Abstract:
Observations collected by the NASA Soil Moisture Active Passive (SMAP) mission are directly related to surface soil moisture (0-5 cm). Several of the key applications targeted by SMAP, however, require knowledge of root zone soil moisture (0-100 cm). The foremost objective of the SMAP Surface and Root Zone Soil Moisture (L4_SM) data product is to fill this gap and provide estimates of root zone soil moisture that are informed by and are consistent with SMAP observations. Such estimates are obtained by merging SMAP brightness temperature observations with estimates from a land surface model in the NASA Goddard Earth Observing System, version 5 (GEOS-5) land data assimilation system. The land surface model component of the system, the Catchment model, is driven with observations-based surface meteorological forcing data, including precipitation, which is the most important driver for soil moisture. The model also encapsulates knowledge of key land surface processes, including the vertical transfer of soil moisture between the surface and root zone reservoirs. A radiative transfer model to simulate brightness temperatures was calibrated using L-band observations from the Soil Moisture and Ocean Salinity (SMOS) mission.
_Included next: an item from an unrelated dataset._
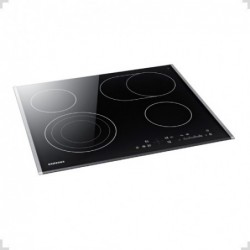 Anafe Electrico Empotrable Radiacion 4 Hornallas SAMSUNG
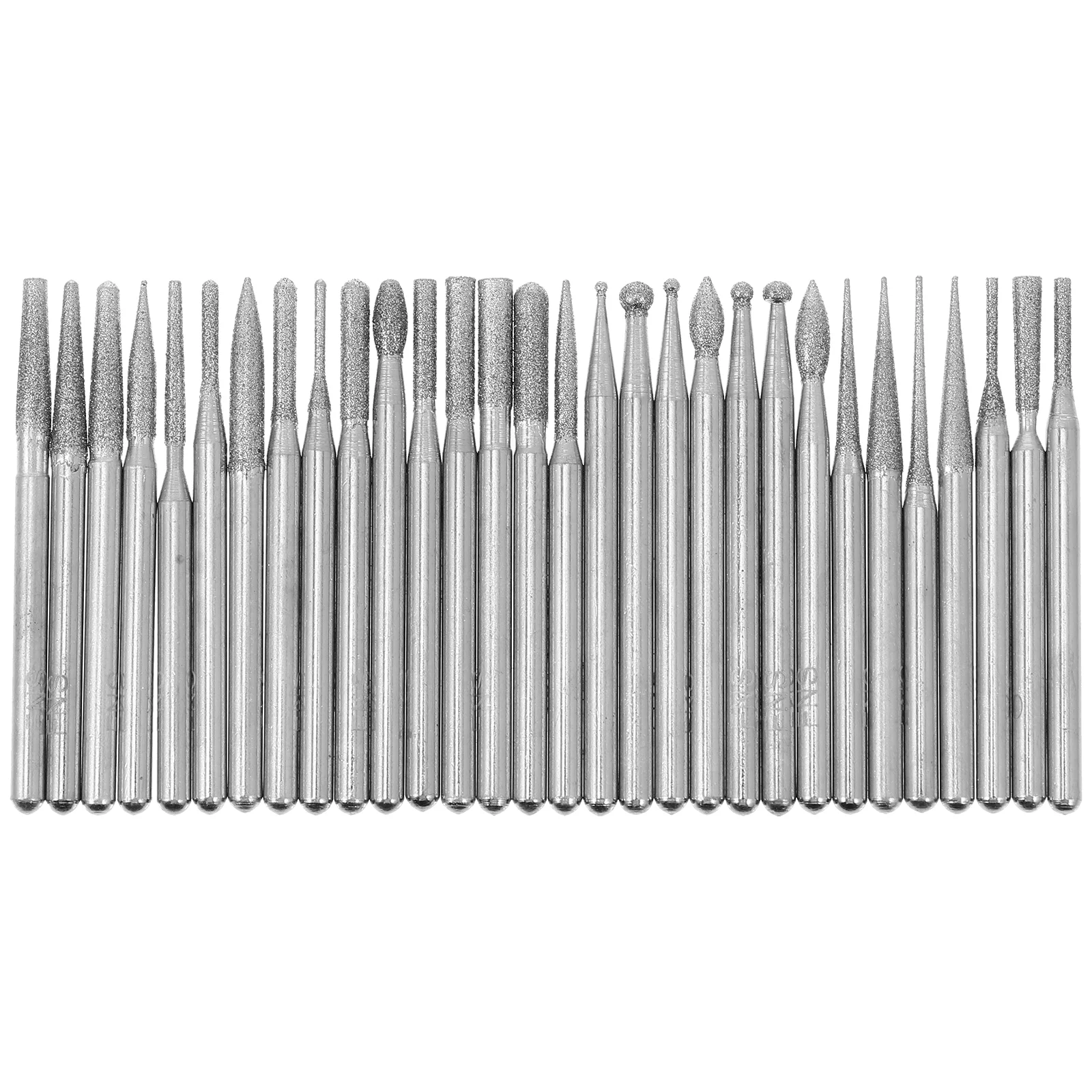30 Pcs Nail Polish Set Drill Grinding Tool Manicure File Head Bit Polishing Heads Tools Diamond Pedicure
30 Pcs Nail Polish Set Drill Grinding Tool Manicure File Head Bit Polishing Heads Tools Diamond Pedicure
The horizontally distributed ensemble Kalman filter update step considers the respective uncertainties of the model estimates and the observations, resulting in a soil moisture and soil temperature analysis at 9 km resolution that is, in theory, superior to satellite or model estimates alone. Moreover, error estimates for the L4_SM product are generated as a by-product of the data assimilation system. Early mission results indicate that the L4_SM product meets the root-mean-square error target of 0.04 m3/m3 (after removal of the long-term mean differences). An investigation of the observation-minus-forecast residuals further reveals modest biases in the assimilation system. It also demonstrates where the assimilation system overestimates or underestimates the actual errors, suggesting avenues for future calibration and algorithm enhancements.